══ Passage to read ══

Let's analyze the formula chrisb (thanks Chris!) at his forum post:
His formula is:
$$L = 2\sqrt{a^2 - (R - r)^2} + \pi(R + r) + 2\pi\frac{\arcsin{\frac{R-r}{a}}}{180}(R - r)$$where:
Re-express it using our earlier symbols:
Formula chrisb reexpressed using our earlier symbols is:
$$L_p = 2\sqrt{C^2 - (\frac{D - d}{2})^2} + \frac{\pi(D + d)}{2} + \frac{\pi\varphi(D - d)}{180}$$where:
$$\varphi = \arcsin{\frac{D - d}{2C}}$$Compare to the Formula 3 which was:
$$L_p = 2C \cos\varphi + \frac{\pi (D + d)}{2} + \frac{\pi\varphi(D - d)}{180}$$It seems that Formula chrisb2 which we derived above seems awfully close to Formula 3. Let's do a quick plot of the differences between them to see how far apart they are:
In [23]:
import math
import matplotlib.pyplot as plt
import numpy as np
def rhs_formula_3(C, D, d):
"""Right hand side of Formula 3 as a function of C, D, and d."""

═══

### Instructions for the task
Answer these questions about the passage on the chrisb formula:
1. In the reexpressed formula, what is φ defined to equal?
2. Which earlier formula is the reexpressed chrisb formula compared with?
3. Which three Python modules does the code import?
The lines after this point are separate material and have no connection to the passage on the chrisb formula.

══ Input data ══

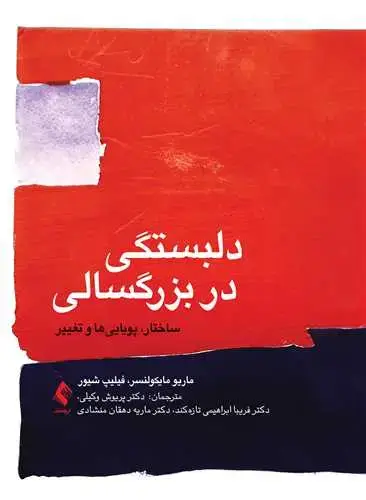 جلد کتاب دلبستگی در بزرگسالی ساختار، پویایی ها و تغییر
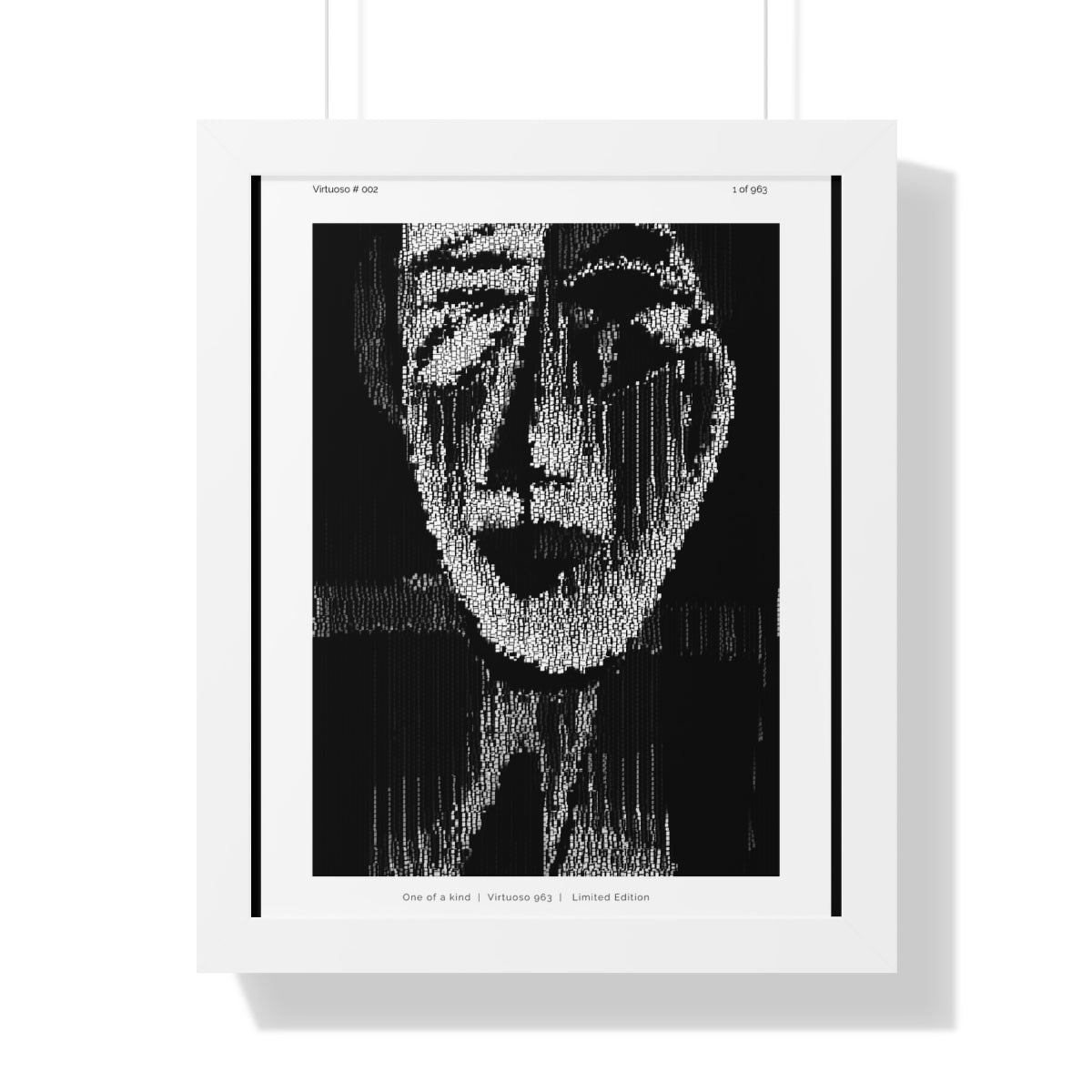 Framed Vertical Poster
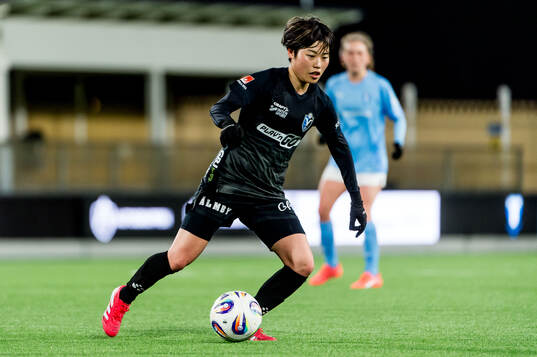 Växjö DFFs Suzu Amano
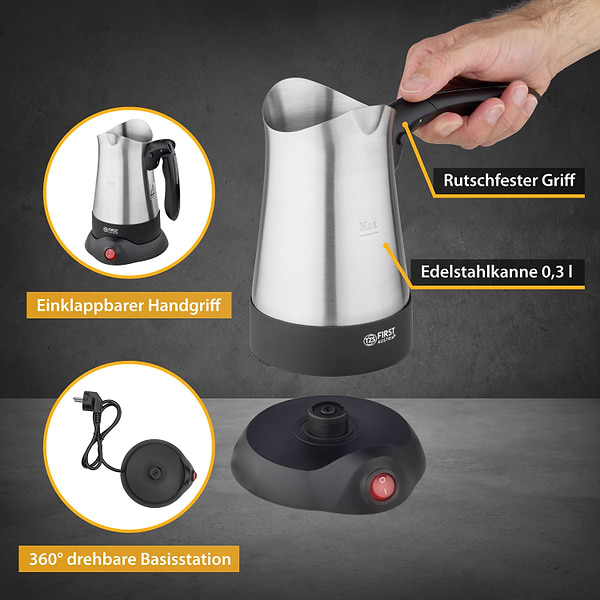 Фото - Турка електрична First FA-5450-5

═══

### Solution below
1. φ = arcsin((D − d)/(2C))
2. Formula 3
3. math, matplotlib.pyplot (as plt), and numpy (as np)